_Exercise brief_
Reproduce the data below word for word, beginning with its first line and continuing through the line that contains "81V75L137 71H129V73L125 76L122". Omit the pictures from your copy.

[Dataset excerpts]

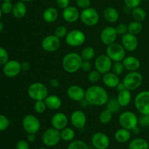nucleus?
Segmentation results:
<instances>
[{
    "label": "nucleus",
    "mask_w": 149,
    "mask_h": 149,
    "mask_svg": "<svg viewBox=\"0 0 149 149\" xmlns=\"http://www.w3.org/2000/svg\"><path fill=\"white\" fill-rule=\"evenodd\" d=\"M109 99V93L102 86H90L85 90V100L89 105L94 106H103Z\"/></svg>",
    "instance_id": "obj_1"
},
{
    "label": "nucleus",
    "mask_w": 149,
    "mask_h": 149,
    "mask_svg": "<svg viewBox=\"0 0 149 149\" xmlns=\"http://www.w3.org/2000/svg\"><path fill=\"white\" fill-rule=\"evenodd\" d=\"M83 59L81 55L77 52H69L63 57L62 61V67L65 72L74 74L81 69Z\"/></svg>",
    "instance_id": "obj_2"
},
{
    "label": "nucleus",
    "mask_w": 149,
    "mask_h": 149,
    "mask_svg": "<svg viewBox=\"0 0 149 149\" xmlns=\"http://www.w3.org/2000/svg\"><path fill=\"white\" fill-rule=\"evenodd\" d=\"M27 93L29 97L35 101L45 100L48 96V89L45 84L36 81L29 86Z\"/></svg>",
    "instance_id": "obj_3"
},
{
    "label": "nucleus",
    "mask_w": 149,
    "mask_h": 149,
    "mask_svg": "<svg viewBox=\"0 0 149 149\" xmlns=\"http://www.w3.org/2000/svg\"><path fill=\"white\" fill-rule=\"evenodd\" d=\"M143 81V75L137 71H129V73L125 76L122 82L125 84L126 89L130 91H133L141 87Z\"/></svg>",
    "instance_id": "obj_4"
},
{
    "label": "nucleus",
    "mask_w": 149,
    "mask_h": 149,
    "mask_svg": "<svg viewBox=\"0 0 149 149\" xmlns=\"http://www.w3.org/2000/svg\"><path fill=\"white\" fill-rule=\"evenodd\" d=\"M127 51L122 44L114 42L108 45L106 49V54L113 62L122 61L126 57Z\"/></svg>",
    "instance_id": "obj_5"
},
{
    "label": "nucleus",
    "mask_w": 149,
    "mask_h": 149,
    "mask_svg": "<svg viewBox=\"0 0 149 149\" xmlns=\"http://www.w3.org/2000/svg\"><path fill=\"white\" fill-rule=\"evenodd\" d=\"M138 119L136 114L130 111H125L122 112L119 116V124L122 128L132 130L135 127L138 126Z\"/></svg>",
    "instance_id": "obj_6"
},
{
    "label": "nucleus",
    "mask_w": 149,
    "mask_h": 149,
    "mask_svg": "<svg viewBox=\"0 0 149 149\" xmlns=\"http://www.w3.org/2000/svg\"><path fill=\"white\" fill-rule=\"evenodd\" d=\"M80 20L83 24L92 27L96 26L98 23L100 15L96 9L90 7L81 10L80 14Z\"/></svg>",
    "instance_id": "obj_7"
},
{
    "label": "nucleus",
    "mask_w": 149,
    "mask_h": 149,
    "mask_svg": "<svg viewBox=\"0 0 149 149\" xmlns=\"http://www.w3.org/2000/svg\"><path fill=\"white\" fill-rule=\"evenodd\" d=\"M135 109L141 115L149 114V90L141 92L134 99Z\"/></svg>",
    "instance_id": "obj_8"
},
{
    "label": "nucleus",
    "mask_w": 149,
    "mask_h": 149,
    "mask_svg": "<svg viewBox=\"0 0 149 149\" xmlns=\"http://www.w3.org/2000/svg\"><path fill=\"white\" fill-rule=\"evenodd\" d=\"M61 140V132L54 127L48 128L42 134V141L47 147L56 146Z\"/></svg>",
    "instance_id": "obj_9"
},
{
    "label": "nucleus",
    "mask_w": 149,
    "mask_h": 149,
    "mask_svg": "<svg viewBox=\"0 0 149 149\" xmlns=\"http://www.w3.org/2000/svg\"><path fill=\"white\" fill-rule=\"evenodd\" d=\"M65 43L72 47H78L84 44L86 41V35L82 31L74 29L68 31L65 38Z\"/></svg>",
    "instance_id": "obj_10"
},
{
    "label": "nucleus",
    "mask_w": 149,
    "mask_h": 149,
    "mask_svg": "<svg viewBox=\"0 0 149 149\" xmlns=\"http://www.w3.org/2000/svg\"><path fill=\"white\" fill-rule=\"evenodd\" d=\"M22 126L26 133L36 134L41 128V122L36 116L28 114L23 117Z\"/></svg>",
    "instance_id": "obj_11"
},
{
    "label": "nucleus",
    "mask_w": 149,
    "mask_h": 149,
    "mask_svg": "<svg viewBox=\"0 0 149 149\" xmlns=\"http://www.w3.org/2000/svg\"><path fill=\"white\" fill-rule=\"evenodd\" d=\"M112 64L113 61L106 54H101L95 60V68L102 74L111 71Z\"/></svg>",
    "instance_id": "obj_12"
},
{
    "label": "nucleus",
    "mask_w": 149,
    "mask_h": 149,
    "mask_svg": "<svg viewBox=\"0 0 149 149\" xmlns=\"http://www.w3.org/2000/svg\"><path fill=\"white\" fill-rule=\"evenodd\" d=\"M61 45V39L55 34L47 35L42 41V47L47 52H54L58 50Z\"/></svg>",
    "instance_id": "obj_13"
},
{
    "label": "nucleus",
    "mask_w": 149,
    "mask_h": 149,
    "mask_svg": "<svg viewBox=\"0 0 149 149\" xmlns=\"http://www.w3.org/2000/svg\"><path fill=\"white\" fill-rule=\"evenodd\" d=\"M21 71V63L16 60H9L3 66V73L9 78L16 77Z\"/></svg>",
    "instance_id": "obj_14"
},
{
    "label": "nucleus",
    "mask_w": 149,
    "mask_h": 149,
    "mask_svg": "<svg viewBox=\"0 0 149 149\" xmlns=\"http://www.w3.org/2000/svg\"><path fill=\"white\" fill-rule=\"evenodd\" d=\"M91 143L95 149H107L110 146V139L104 132H96L92 136Z\"/></svg>",
    "instance_id": "obj_15"
},
{
    "label": "nucleus",
    "mask_w": 149,
    "mask_h": 149,
    "mask_svg": "<svg viewBox=\"0 0 149 149\" xmlns=\"http://www.w3.org/2000/svg\"><path fill=\"white\" fill-rule=\"evenodd\" d=\"M117 36L118 33L116 31V28L110 26L104 28L102 30L100 35V41L103 45H106V46L116 42Z\"/></svg>",
    "instance_id": "obj_16"
},
{
    "label": "nucleus",
    "mask_w": 149,
    "mask_h": 149,
    "mask_svg": "<svg viewBox=\"0 0 149 149\" xmlns=\"http://www.w3.org/2000/svg\"><path fill=\"white\" fill-rule=\"evenodd\" d=\"M70 122L77 129H84L87 124V116L83 111L76 110L71 114Z\"/></svg>",
    "instance_id": "obj_17"
},
{
    "label": "nucleus",
    "mask_w": 149,
    "mask_h": 149,
    "mask_svg": "<svg viewBox=\"0 0 149 149\" xmlns=\"http://www.w3.org/2000/svg\"><path fill=\"white\" fill-rule=\"evenodd\" d=\"M66 95L70 100L75 102H81L85 98V90L80 86L73 84L68 87Z\"/></svg>",
    "instance_id": "obj_18"
},
{
    "label": "nucleus",
    "mask_w": 149,
    "mask_h": 149,
    "mask_svg": "<svg viewBox=\"0 0 149 149\" xmlns=\"http://www.w3.org/2000/svg\"><path fill=\"white\" fill-rule=\"evenodd\" d=\"M68 118L65 113L63 112L55 113L51 118V125L52 127L58 130H62L63 129L68 127Z\"/></svg>",
    "instance_id": "obj_19"
},
{
    "label": "nucleus",
    "mask_w": 149,
    "mask_h": 149,
    "mask_svg": "<svg viewBox=\"0 0 149 149\" xmlns=\"http://www.w3.org/2000/svg\"><path fill=\"white\" fill-rule=\"evenodd\" d=\"M122 45L127 52H133L138 47V38L135 35L127 33L122 36Z\"/></svg>",
    "instance_id": "obj_20"
},
{
    "label": "nucleus",
    "mask_w": 149,
    "mask_h": 149,
    "mask_svg": "<svg viewBox=\"0 0 149 149\" xmlns=\"http://www.w3.org/2000/svg\"><path fill=\"white\" fill-rule=\"evenodd\" d=\"M80 11L77 7L74 6H68L63 10L62 16L65 22L69 23H74L80 19Z\"/></svg>",
    "instance_id": "obj_21"
},
{
    "label": "nucleus",
    "mask_w": 149,
    "mask_h": 149,
    "mask_svg": "<svg viewBox=\"0 0 149 149\" xmlns=\"http://www.w3.org/2000/svg\"><path fill=\"white\" fill-rule=\"evenodd\" d=\"M102 81L106 87L109 88H116L120 80L119 76L115 74L112 71L106 73L102 76Z\"/></svg>",
    "instance_id": "obj_22"
},
{
    "label": "nucleus",
    "mask_w": 149,
    "mask_h": 149,
    "mask_svg": "<svg viewBox=\"0 0 149 149\" xmlns=\"http://www.w3.org/2000/svg\"><path fill=\"white\" fill-rule=\"evenodd\" d=\"M125 68L128 71H137L141 67V61L138 58L132 55L126 56L122 61Z\"/></svg>",
    "instance_id": "obj_23"
},
{
    "label": "nucleus",
    "mask_w": 149,
    "mask_h": 149,
    "mask_svg": "<svg viewBox=\"0 0 149 149\" xmlns=\"http://www.w3.org/2000/svg\"><path fill=\"white\" fill-rule=\"evenodd\" d=\"M45 102L47 109L52 111H57L62 106V100L61 97L56 95H48L45 99Z\"/></svg>",
    "instance_id": "obj_24"
},
{
    "label": "nucleus",
    "mask_w": 149,
    "mask_h": 149,
    "mask_svg": "<svg viewBox=\"0 0 149 149\" xmlns=\"http://www.w3.org/2000/svg\"><path fill=\"white\" fill-rule=\"evenodd\" d=\"M58 11L55 7H49L45 9L42 14V17H43L44 21L46 22L47 23H53L58 20Z\"/></svg>",
    "instance_id": "obj_25"
},
{
    "label": "nucleus",
    "mask_w": 149,
    "mask_h": 149,
    "mask_svg": "<svg viewBox=\"0 0 149 149\" xmlns=\"http://www.w3.org/2000/svg\"><path fill=\"white\" fill-rule=\"evenodd\" d=\"M25 3L26 2H24V1H19L15 4H13L12 13L15 17L21 19L26 16V13H27V7H26V4Z\"/></svg>",
    "instance_id": "obj_26"
},
{
    "label": "nucleus",
    "mask_w": 149,
    "mask_h": 149,
    "mask_svg": "<svg viewBox=\"0 0 149 149\" xmlns=\"http://www.w3.org/2000/svg\"><path fill=\"white\" fill-rule=\"evenodd\" d=\"M116 99L122 107H126V106H129L130 103L132 101L131 91L127 89H125V90L119 92Z\"/></svg>",
    "instance_id": "obj_27"
},
{
    "label": "nucleus",
    "mask_w": 149,
    "mask_h": 149,
    "mask_svg": "<svg viewBox=\"0 0 149 149\" xmlns=\"http://www.w3.org/2000/svg\"><path fill=\"white\" fill-rule=\"evenodd\" d=\"M132 137V132L125 128H121L116 131L114 138L119 143H125L129 141Z\"/></svg>",
    "instance_id": "obj_28"
},
{
    "label": "nucleus",
    "mask_w": 149,
    "mask_h": 149,
    "mask_svg": "<svg viewBox=\"0 0 149 149\" xmlns=\"http://www.w3.org/2000/svg\"><path fill=\"white\" fill-rule=\"evenodd\" d=\"M105 20L111 23H113L119 20V13L116 8L113 7H106L103 12Z\"/></svg>",
    "instance_id": "obj_29"
},
{
    "label": "nucleus",
    "mask_w": 149,
    "mask_h": 149,
    "mask_svg": "<svg viewBox=\"0 0 149 149\" xmlns=\"http://www.w3.org/2000/svg\"><path fill=\"white\" fill-rule=\"evenodd\" d=\"M148 141L142 138H136L132 139L129 143V149H148Z\"/></svg>",
    "instance_id": "obj_30"
},
{
    "label": "nucleus",
    "mask_w": 149,
    "mask_h": 149,
    "mask_svg": "<svg viewBox=\"0 0 149 149\" xmlns=\"http://www.w3.org/2000/svg\"><path fill=\"white\" fill-rule=\"evenodd\" d=\"M131 15H132V17L134 20L141 22V23L144 21L145 19L146 18V12L143 8L140 7V6L132 9Z\"/></svg>",
    "instance_id": "obj_31"
},
{
    "label": "nucleus",
    "mask_w": 149,
    "mask_h": 149,
    "mask_svg": "<svg viewBox=\"0 0 149 149\" xmlns=\"http://www.w3.org/2000/svg\"><path fill=\"white\" fill-rule=\"evenodd\" d=\"M60 132H61V140L65 141V142H71V141H74V138H75V131L72 128L66 127Z\"/></svg>",
    "instance_id": "obj_32"
},
{
    "label": "nucleus",
    "mask_w": 149,
    "mask_h": 149,
    "mask_svg": "<svg viewBox=\"0 0 149 149\" xmlns=\"http://www.w3.org/2000/svg\"><path fill=\"white\" fill-rule=\"evenodd\" d=\"M80 55H81L83 61H91L95 57V49L93 47L87 46L82 49Z\"/></svg>",
    "instance_id": "obj_33"
},
{
    "label": "nucleus",
    "mask_w": 149,
    "mask_h": 149,
    "mask_svg": "<svg viewBox=\"0 0 149 149\" xmlns=\"http://www.w3.org/2000/svg\"><path fill=\"white\" fill-rule=\"evenodd\" d=\"M143 28V26L141 22L133 20L128 25V33L137 36L142 32Z\"/></svg>",
    "instance_id": "obj_34"
},
{
    "label": "nucleus",
    "mask_w": 149,
    "mask_h": 149,
    "mask_svg": "<svg viewBox=\"0 0 149 149\" xmlns=\"http://www.w3.org/2000/svg\"><path fill=\"white\" fill-rule=\"evenodd\" d=\"M106 109L110 111L112 113H117L119 111L122 106H120L119 103L118 102L117 99L112 97V98H109L108 102L106 103Z\"/></svg>",
    "instance_id": "obj_35"
},
{
    "label": "nucleus",
    "mask_w": 149,
    "mask_h": 149,
    "mask_svg": "<svg viewBox=\"0 0 149 149\" xmlns=\"http://www.w3.org/2000/svg\"><path fill=\"white\" fill-rule=\"evenodd\" d=\"M112 117H113V113L106 109L100 112L99 115V121L103 125H108L111 122Z\"/></svg>",
    "instance_id": "obj_36"
},
{
    "label": "nucleus",
    "mask_w": 149,
    "mask_h": 149,
    "mask_svg": "<svg viewBox=\"0 0 149 149\" xmlns=\"http://www.w3.org/2000/svg\"><path fill=\"white\" fill-rule=\"evenodd\" d=\"M66 149H89V148L84 141L81 140H74L69 143Z\"/></svg>",
    "instance_id": "obj_37"
},
{
    "label": "nucleus",
    "mask_w": 149,
    "mask_h": 149,
    "mask_svg": "<svg viewBox=\"0 0 149 149\" xmlns=\"http://www.w3.org/2000/svg\"><path fill=\"white\" fill-rule=\"evenodd\" d=\"M102 75L103 74H100L98 71H97L95 69L90 71L88 76H87V79H88V81L90 83H92V84H96L100 79H102Z\"/></svg>",
    "instance_id": "obj_38"
},
{
    "label": "nucleus",
    "mask_w": 149,
    "mask_h": 149,
    "mask_svg": "<svg viewBox=\"0 0 149 149\" xmlns=\"http://www.w3.org/2000/svg\"><path fill=\"white\" fill-rule=\"evenodd\" d=\"M125 66H124L122 61H119V62H113L111 67V71L114 73L115 74L119 76L124 72L125 71Z\"/></svg>",
    "instance_id": "obj_39"
},
{
    "label": "nucleus",
    "mask_w": 149,
    "mask_h": 149,
    "mask_svg": "<svg viewBox=\"0 0 149 149\" xmlns=\"http://www.w3.org/2000/svg\"><path fill=\"white\" fill-rule=\"evenodd\" d=\"M68 33V29L65 26L63 25H61V26H58V27L55 29V32H54V34L58 37L59 39H63V38H65L67 33Z\"/></svg>",
    "instance_id": "obj_40"
},
{
    "label": "nucleus",
    "mask_w": 149,
    "mask_h": 149,
    "mask_svg": "<svg viewBox=\"0 0 149 149\" xmlns=\"http://www.w3.org/2000/svg\"><path fill=\"white\" fill-rule=\"evenodd\" d=\"M33 109H34L36 113L40 114V113H44L47 109V107L45 100H37V101H35Z\"/></svg>",
    "instance_id": "obj_41"
},
{
    "label": "nucleus",
    "mask_w": 149,
    "mask_h": 149,
    "mask_svg": "<svg viewBox=\"0 0 149 149\" xmlns=\"http://www.w3.org/2000/svg\"><path fill=\"white\" fill-rule=\"evenodd\" d=\"M10 125V121L6 116L0 114V132L6 130Z\"/></svg>",
    "instance_id": "obj_42"
},
{
    "label": "nucleus",
    "mask_w": 149,
    "mask_h": 149,
    "mask_svg": "<svg viewBox=\"0 0 149 149\" xmlns=\"http://www.w3.org/2000/svg\"><path fill=\"white\" fill-rule=\"evenodd\" d=\"M1 9L4 14H10L13 12V4L11 1H4L1 5Z\"/></svg>",
    "instance_id": "obj_43"
},
{
    "label": "nucleus",
    "mask_w": 149,
    "mask_h": 149,
    "mask_svg": "<svg viewBox=\"0 0 149 149\" xmlns=\"http://www.w3.org/2000/svg\"><path fill=\"white\" fill-rule=\"evenodd\" d=\"M9 61V53L7 49L0 47V65H4Z\"/></svg>",
    "instance_id": "obj_44"
},
{
    "label": "nucleus",
    "mask_w": 149,
    "mask_h": 149,
    "mask_svg": "<svg viewBox=\"0 0 149 149\" xmlns=\"http://www.w3.org/2000/svg\"><path fill=\"white\" fill-rule=\"evenodd\" d=\"M138 125L143 127H149V114H143L140 116Z\"/></svg>",
    "instance_id": "obj_45"
},
{
    "label": "nucleus",
    "mask_w": 149,
    "mask_h": 149,
    "mask_svg": "<svg viewBox=\"0 0 149 149\" xmlns=\"http://www.w3.org/2000/svg\"><path fill=\"white\" fill-rule=\"evenodd\" d=\"M116 29L118 35L123 36V35L128 33V26L125 23H119V24H118L117 26L116 27Z\"/></svg>",
    "instance_id": "obj_46"
},
{
    "label": "nucleus",
    "mask_w": 149,
    "mask_h": 149,
    "mask_svg": "<svg viewBox=\"0 0 149 149\" xmlns=\"http://www.w3.org/2000/svg\"><path fill=\"white\" fill-rule=\"evenodd\" d=\"M76 4L77 7L84 10L90 7L91 0H76Z\"/></svg>",
    "instance_id": "obj_47"
},
{
    "label": "nucleus",
    "mask_w": 149,
    "mask_h": 149,
    "mask_svg": "<svg viewBox=\"0 0 149 149\" xmlns=\"http://www.w3.org/2000/svg\"><path fill=\"white\" fill-rule=\"evenodd\" d=\"M142 0H124L125 4L131 9L139 7Z\"/></svg>",
    "instance_id": "obj_48"
},
{
    "label": "nucleus",
    "mask_w": 149,
    "mask_h": 149,
    "mask_svg": "<svg viewBox=\"0 0 149 149\" xmlns=\"http://www.w3.org/2000/svg\"><path fill=\"white\" fill-rule=\"evenodd\" d=\"M15 149H29V143L26 140H20L16 143Z\"/></svg>",
    "instance_id": "obj_49"
},
{
    "label": "nucleus",
    "mask_w": 149,
    "mask_h": 149,
    "mask_svg": "<svg viewBox=\"0 0 149 149\" xmlns=\"http://www.w3.org/2000/svg\"><path fill=\"white\" fill-rule=\"evenodd\" d=\"M93 68V65H92L91 62L90 61H83L82 63H81V69L84 72H89L92 70Z\"/></svg>",
    "instance_id": "obj_50"
},
{
    "label": "nucleus",
    "mask_w": 149,
    "mask_h": 149,
    "mask_svg": "<svg viewBox=\"0 0 149 149\" xmlns=\"http://www.w3.org/2000/svg\"><path fill=\"white\" fill-rule=\"evenodd\" d=\"M56 4L59 8L64 10L70 6V0H56Z\"/></svg>",
    "instance_id": "obj_51"
},
{
    "label": "nucleus",
    "mask_w": 149,
    "mask_h": 149,
    "mask_svg": "<svg viewBox=\"0 0 149 149\" xmlns=\"http://www.w3.org/2000/svg\"><path fill=\"white\" fill-rule=\"evenodd\" d=\"M49 84L53 88H59L60 86H61L60 81L57 79H51L49 80Z\"/></svg>",
    "instance_id": "obj_52"
},
{
    "label": "nucleus",
    "mask_w": 149,
    "mask_h": 149,
    "mask_svg": "<svg viewBox=\"0 0 149 149\" xmlns=\"http://www.w3.org/2000/svg\"><path fill=\"white\" fill-rule=\"evenodd\" d=\"M21 63V68H22V71H29L31 68V64L30 63H29L28 61H23Z\"/></svg>",
    "instance_id": "obj_53"
},
{
    "label": "nucleus",
    "mask_w": 149,
    "mask_h": 149,
    "mask_svg": "<svg viewBox=\"0 0 149 149\" xmlns=\"http://www.w3.org/2000/svg\"><path fill=\"white\" fill-rule=\"evenodd\" d=\"M36 134L34 133H27V136H26V141L29 143H33L36 141Z\"/></svg>",
    "instance_id": "obj_54"
},
{
    "label": "nucleus",
    "mask_w": 149,
    "mask_h": 149,
    "mask_svg": "<svg viewBox=\"0 0 149 149\" xmlns=\"http://www.w3.org/2000/svg\"><path fill=\"white\" fill-rule=\"evenodd\" d=\"M116 90H118V92H120V91H122V90H125V89H126V87H125V84H124V83L122 82H119V84H118V85L116 86Z\"/></svg>",
    "instance_id": "obj_55"
},
{
    "label": "nucleus",
    "mask_w": 149,
    "mask_h": 149,
    "mask_svg": "<svg viewBox=\"0 0 149 149\" xmlns=\"http://www.w3.org/2000/svg\"><path fill=\"white\" fill-rule=\"evenodd\" d=\"M131 132H132L133 134H135V135H138V134L140 133V132H141V130H140L139 127L137 126L135 127V128H133V129L131 130Z\"/></svg>",
    "instance_id": "obj_56"
},
{
    "label": "nucleus",
    "mask_w": 149,
    "mask_h": 149,
    "mask_svg": "<svg viewBox=\"0 0 149 149\" xmlns=\"http://www.w3.org/2000/svg\"><path fill=\"white\" fill-rule=\"evenodd\" d=\"M132 9H131L130 7H127V6L125 5V7H124V12H125V13H126V14H129V13H131V12H132Z\"/></svg>",
    "instance_id": "obj_57"
},
{
    "label": "nucleus",
    "mask_w": 149,
    "mask_h": 149,
    "mask_svg": "<svg viewBox=\"0 0 149 149\" xmlns=\"http://www.w3.org/2000/svg\"><path fill=\"white\" fill-rule=\"evenodd\" d=\"M4 23H3L2 22L0 21V33H1L3 30H4Z\"/></svg>",
    "instance_id": "obj_58"
},
{
    "label": "nucleus",
    "mask_w": 149,
    "mask_h": 149,
    "mask_svg": "<svg viewBox=\"0 0 149 149\" xmlns=\"http://www.w3.org/2000/svg\"><path fill=\"white\" fill-rule=\"evenodd\" d=\"M22 1H24V2H30V1H33V0H20Z\"/></svg>",
    "instance_id": "obj_59"
},
{
    "label": "nucleus",
    "mask_w": 149,
    "mask_h": 149,
    "mask_svg": "<svg viewBox=\"0 0 149 149\" xmlns=\"http://www.w3.org/2000/svg\"><path fill=\"white\" fill-rule=\"evenodd\" d=\"M2 11H1V6H0V19L1 18V15H2Z\"/></svg>",
    "instance_id": "obj_60"
},
{
    "label": "nucleus",
    "mask_w": 149,
    "mask_h": 149,
    "mask_svg": "<svg viewBox=\"0 0 149 149\" xmlns=\"http://www.w3.org/2000/svg\"><path fill=\"white\" fill-rule=\"evenodd\" d=\"M38 149H47V148H45V147H41V148H39Z\"/></svg>",
    "instance_id": "obj_61"
},
{
    "label": "nucleus",
    "mask_w": 149,
    "mask_h": 149,
    "mask_svg": "<svg viewBox=\"0 0 149 149\" xmlns=\"http://www.w3.org/2000/svg\"><path fill=\"white\" fill-rule=\"evenodd\" d=\"M3 1H12L13 0H3Z\"/></svg>",
    "instance_id": "obj_62"
},
{
    "label": "nucleus",
    "mask_w": 149,
    "mask_h": 149,
    "mask_svg": "<svg viewBox=\"0 0 149 149\" xmlns=\"http://www.w3.org/2000/svg\"><path fill=\"white\" fill-rule=\"evenodd\" d=\"M148 1H149V0H148Z\"/></svg>",
    "instance_id": "obj_63"
}]
</instances>
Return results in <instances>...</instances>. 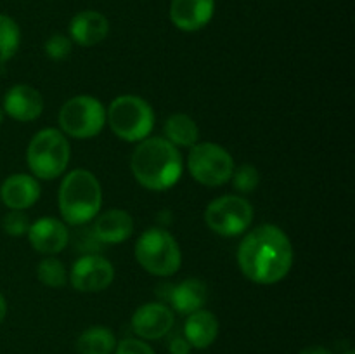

_Result_
nucleus?
Segmentation results:
<instances>
[{
    "label": "nucleus",
    "mask_w": 149,
    "mask_h": 149,
    "mask_svg": "<svg viewBox=\"0 0 149 149\" xmlns=\"http://www.w3.org/2000/svg\"><path fill=\"white\" fill-rule=\"evenodd\" d=\"M109 99V93L102 86H90L85 90V100L89 105L94 106H103Z\"/></svg>",
    "instance_id": "obj_1"
},
{
    "label": "nucleus",
    "mask_w": 149,
    "mask_h": 149,
    "mask_svg": "<svg viewBox=\"0 0 149 149\" xmlns=\"http://www.w3.org/2000/svg\"><path fill=\"white\" fill-rule=\"evenodd\" d=\"M83 59L81 55L77 52H69L63 57L62 61V67L65 72L74 74L81 69Z\"/></svg>",
    "instance_id": "obj_2"
},
{
    "label": "nucleus",
    "mask_w": 149,
    "mask_h": 149,
    "mask_svg": "<svg viewBox=\"0 0 149 149\" xmlns=\"http://www.w3.org/2000/svg\"><path fill=\"white\" fill-rule=\"evenodd\" d=\"M27 93L29 97L35 101L45 100L48 96V89L45 84L36 81L29 86Z\"/></svg>",
    "instance_id": "obj_3"
},
{
    "label": "nucleus",
    "mask_w": 149,
    "mask_h": 149,
    "mask_svg": "<svg viewBox=\"0 0 149 149\" xmlns=\"http://www.w3.org/2000/svg\"><path fill=\"white\" fill-rule=\"evenodd\" d=\"M143 81V75L137 71H129V73L125 76L122 82L125 84L126 89L130 91H133L141 87Z\"/></svg>",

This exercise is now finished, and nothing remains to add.